Daniele Giglioli tematiza a hipertrofia da condição de vítima e sua conversão em ideologia sedutora

LAURA ERBER

Crítica da Vítima

  • Preço R$ 39 (177 págs.)
  • Autor Daniele Giglioli
  • Editora Âyiné
  • Tradução Pedro Fonseca

Em "Crítica da Vítima", Daniele Giglioli propõe interrogar a mitologia da máquina vitimária. O livro dá continuidade ao projeto iniciado em "Senza Trauma" (2011), mas agora tematiza a hipertrofia da condição de vítima e sua conversão em ideologia sedutora.

Propõe um "experimento com a ética", no qual busca expor as engrenagens da heroicização da vítima hoje. Interessa-lhe o ardil com que a passividade passa a valer como instrumento de reconhecimento, prestígio e, em última instância, poder.

De início, afirma que sua crítica não mira as vítimas reais, mas as formas de apropriação indevidas do imaginário vitimatório: usurpação do lugar, discurso e posição de vítima.

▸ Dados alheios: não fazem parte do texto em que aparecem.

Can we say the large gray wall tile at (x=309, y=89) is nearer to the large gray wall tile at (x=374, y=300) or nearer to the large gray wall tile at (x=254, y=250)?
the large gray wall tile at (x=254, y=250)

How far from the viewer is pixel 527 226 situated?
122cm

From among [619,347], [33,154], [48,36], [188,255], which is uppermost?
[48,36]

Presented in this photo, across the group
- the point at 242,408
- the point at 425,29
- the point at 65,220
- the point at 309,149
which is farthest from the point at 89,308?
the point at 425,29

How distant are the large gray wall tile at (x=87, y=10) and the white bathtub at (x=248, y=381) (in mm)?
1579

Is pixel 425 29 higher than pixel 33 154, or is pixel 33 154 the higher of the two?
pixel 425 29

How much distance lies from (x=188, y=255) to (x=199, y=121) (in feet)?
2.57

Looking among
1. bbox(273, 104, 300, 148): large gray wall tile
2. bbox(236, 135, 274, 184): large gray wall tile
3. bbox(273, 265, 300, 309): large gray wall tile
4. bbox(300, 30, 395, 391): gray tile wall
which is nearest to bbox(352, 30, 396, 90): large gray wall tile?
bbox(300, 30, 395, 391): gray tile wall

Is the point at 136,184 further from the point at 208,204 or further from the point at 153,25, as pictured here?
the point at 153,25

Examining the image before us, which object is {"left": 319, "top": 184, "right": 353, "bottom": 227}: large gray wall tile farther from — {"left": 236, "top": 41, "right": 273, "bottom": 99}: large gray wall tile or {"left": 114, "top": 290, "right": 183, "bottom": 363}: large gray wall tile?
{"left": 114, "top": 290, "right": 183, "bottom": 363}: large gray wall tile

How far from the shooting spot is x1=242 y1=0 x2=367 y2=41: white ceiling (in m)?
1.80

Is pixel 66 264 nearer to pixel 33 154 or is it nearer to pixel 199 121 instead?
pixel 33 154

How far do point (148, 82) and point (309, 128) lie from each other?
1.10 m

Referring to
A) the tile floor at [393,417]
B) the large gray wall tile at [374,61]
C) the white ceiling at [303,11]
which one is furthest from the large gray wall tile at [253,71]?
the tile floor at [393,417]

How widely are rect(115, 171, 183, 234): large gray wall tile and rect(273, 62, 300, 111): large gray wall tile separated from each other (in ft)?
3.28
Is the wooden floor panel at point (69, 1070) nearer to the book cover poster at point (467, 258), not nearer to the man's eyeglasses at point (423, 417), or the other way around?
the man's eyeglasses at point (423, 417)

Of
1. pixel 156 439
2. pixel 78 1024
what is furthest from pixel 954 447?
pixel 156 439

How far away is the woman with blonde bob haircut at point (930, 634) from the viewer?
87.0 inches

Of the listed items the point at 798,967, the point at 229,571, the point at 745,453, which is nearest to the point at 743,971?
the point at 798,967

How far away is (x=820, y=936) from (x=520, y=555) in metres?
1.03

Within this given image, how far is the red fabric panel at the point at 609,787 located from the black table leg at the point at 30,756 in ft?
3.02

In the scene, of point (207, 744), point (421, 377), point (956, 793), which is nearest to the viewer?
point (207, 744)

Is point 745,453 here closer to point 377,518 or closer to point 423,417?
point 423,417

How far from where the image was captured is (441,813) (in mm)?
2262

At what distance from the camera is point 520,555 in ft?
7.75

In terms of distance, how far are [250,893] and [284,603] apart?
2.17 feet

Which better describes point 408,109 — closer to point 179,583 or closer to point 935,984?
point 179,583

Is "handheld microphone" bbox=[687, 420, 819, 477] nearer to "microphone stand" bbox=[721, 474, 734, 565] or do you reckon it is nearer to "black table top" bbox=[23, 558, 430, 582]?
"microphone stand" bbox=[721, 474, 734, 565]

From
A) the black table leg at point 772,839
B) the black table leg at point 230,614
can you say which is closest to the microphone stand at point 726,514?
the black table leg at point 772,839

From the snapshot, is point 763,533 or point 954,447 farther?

Detem-se sobre a "prosopopeia da vítima", o reforço da dimensão dolorosa e a valorização da impotência como posição ética inquestionável. Preocupa-o, portanto, a economia da usurpação do real da vítima por posições fantasiosas que dela se beneficiam.

Professor e historiador italiano Daniele Giglioli, autor de ‘Crítica da Vítima’ -  Patricia Stavis/Folhapress

Seu foco, no entanto, é nossa incapacidade cognitiva de distinguir a vítima verdadeira da falsa. Ao investir na criação de condições teórico-críticas para realizar essa distinção, Giglioli apela a uma consciência do real capaz de tornar visível a diferença; entretanto, os termos "consciência "e "real" não são explorados o suficiente ao longo do livro para garantir tal distinção.

A formulação —deliberadamente escandalosa— que dispara sua reflexão, "a vítima é o herói do nosso tempo", mereceria minúcia e paciência teóricas que fossem além do uso da própria teoria como sintoma ou reflexo cultural.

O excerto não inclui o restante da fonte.